2 escales francophones pour Melina

L'université de Sherbrooke (Canada) L'université de Sherbrooke (Canada) L'université de Sherbrooke (Canada)

Une double expérience enrichissante pour Melina, étudiante allemande à Dijon qui décide de partir à Sherbrooke.

ACTU SHERBROOK 2014

« J'ai choisi la France et le Québec pour découvrir les pays francophones ». Melina, étudiante allemande en échange à Dijon, décide de partir 4 mois au Québec pour compléter sa formation en Lettres Modernes. Une expérience qu'avait planifiée l'étudiante dès le début de son cursus.

Aventurière de nature, Melina voyage souvent. Etudier à l’étranger ne l’effrayait pas une seconde. « Partir au Québec a été la meilleure décision que j’ai prise dans mes études. J’ai tellement appris humainement mais aussi côté organisation, sans les parents ! Les Canadiens sont aimables et accueillants, toujours prêts à aider s’ils vous voient une carte à la main. Je ne me suis jamais sentie seule », avoue-t-elle.

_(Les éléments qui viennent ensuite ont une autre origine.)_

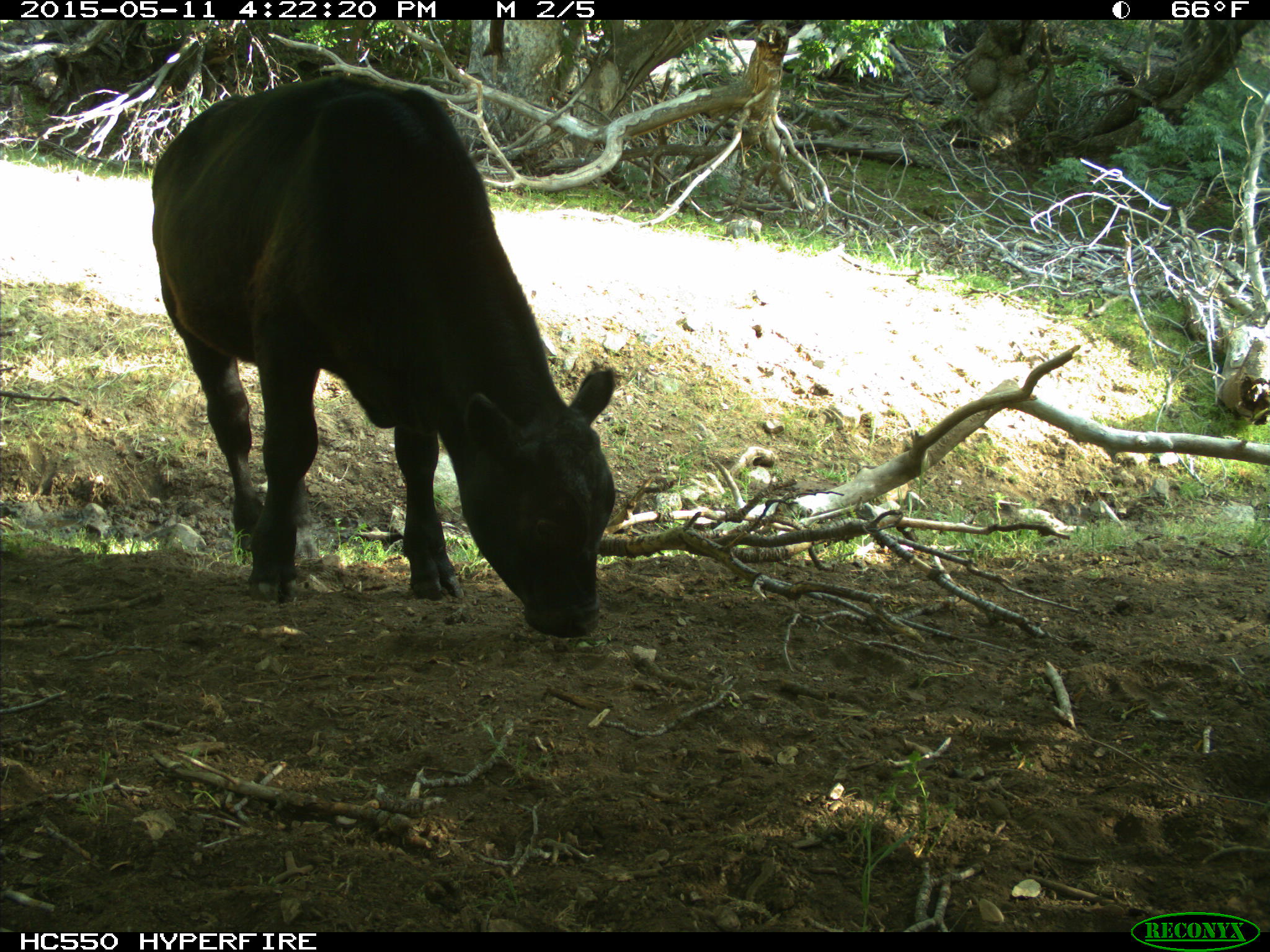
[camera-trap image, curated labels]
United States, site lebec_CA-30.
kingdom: Animalia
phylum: Chordata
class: Mammalia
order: Artiodactyla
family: Bovidae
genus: Bos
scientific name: Bos taurus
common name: domestic cow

Au Québec, la volonté de réussir est reconnue

Être organisé, c’est nécessaire ! Un conseil que tous les étudiants en échange donneront. Accompagnée tout au long des démarches administratives par l’uB et son université allemande, l’étudiante a rempli le formulaire de candidature CREPUQ (échanges internationaux), permis d’études et CAQ (Certificat d’Acceptation du Québec). « Malgré tout, j’ai eu un souci. Je n’ai pas reçu mon visa à temps. J’ai réussi à partir avec mon passeport, en raccourcissant finalement mon séjour à 4 mois ».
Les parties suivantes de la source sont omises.